It is not easy to write about a Damascene conversion. It seems it is even harder to read about it. I documented this journey in a book, Lost Where We BelongTrying to Escape Apartheid’s Shadows, which although had the backing of a respected London literary agent, was turned down for publication by major publishing houses because, as one editor put it: “The book has a moral weight to it that is inescapable and very affecting…[though]… the very honest truth is that I think it would simply be very hard to persuade a large enough audience to engage with it, even though I’m sure that those who did so would find it very powerful.”

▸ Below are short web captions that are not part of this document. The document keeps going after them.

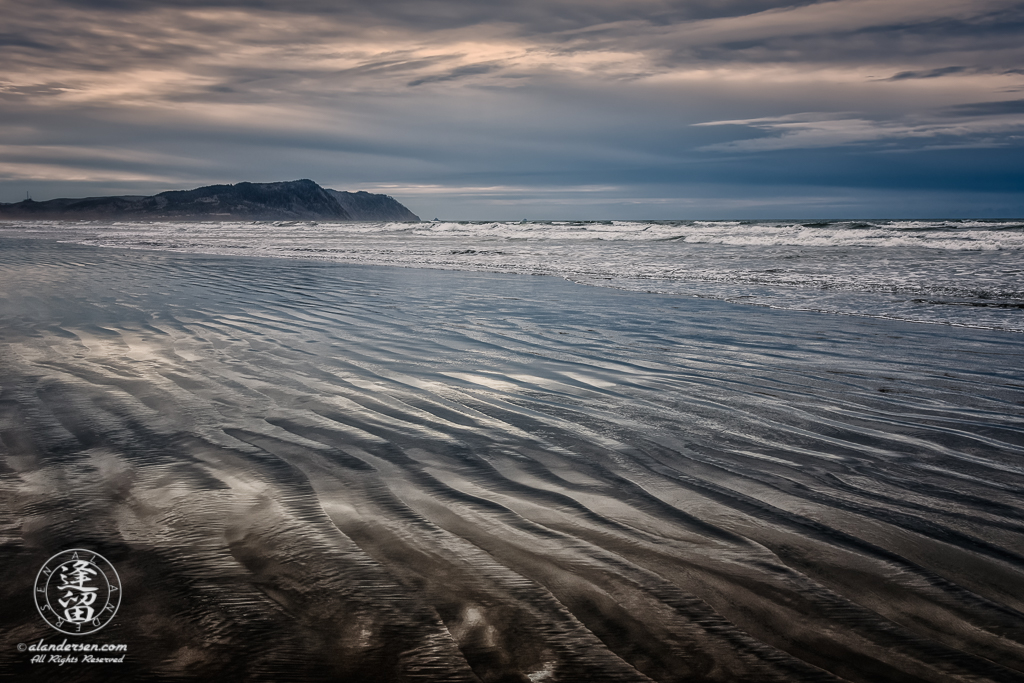 Rippled wet sand reflecting storm clouds from overcast sky at Del Rey Beach State Recreation Site, Oregon.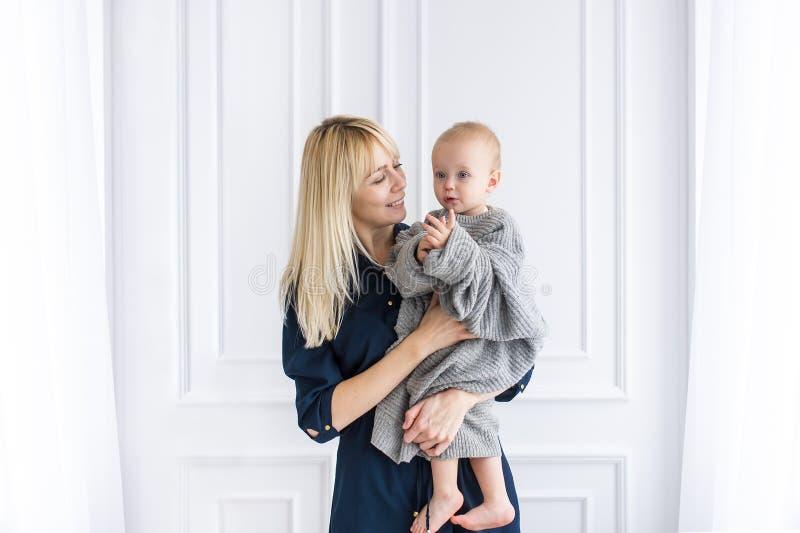 拿着她的胳膊的美丽的年轻母亲画象可爱的矮小的女婴 图库摄影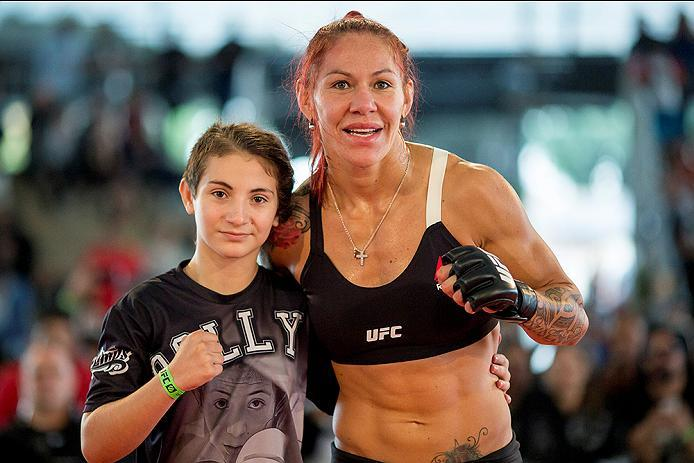 """RIO DE JANEIRO, BRAZIL - MAY 11: Catchweight Cris """"Cyborg Justino of Brazil poses for a photo with a fan during an open training session at Arena da Baixada stadium on May 11, 2016 in Curitiba, Brazil. (Photo by Buda Mendes/Zuffa LLC/Zuffa LLC via Getty I"""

It might not be en vogue to be a racist, but nor is it profitable, fashionable or palatable to publicly undo these knots in your white self.

Which is where this story really begins.

The Wozobona Cultural Centre is on Phiela Street in Orlando East in Soweto. The main building is a takeaway shop that sells snacks and cold drinks. Out back is a shaded eating area and a pretend bedroom where tourists on a township tour can poke their head into a “real” township bedroom, without actually having to go into anyone’s real bedroom. It is owned by Mr and Mrs Dlamini, parents of Busi, an articulate feminist and racial justice activist who, having grown up in apartheid South Africa, not only has first-hand experience of racism, but has the enviable ability to lob phrases like “internalised oppression” and “cultural appropriation” at people’s heads and make them understand what they mean and why they are worth thinking about.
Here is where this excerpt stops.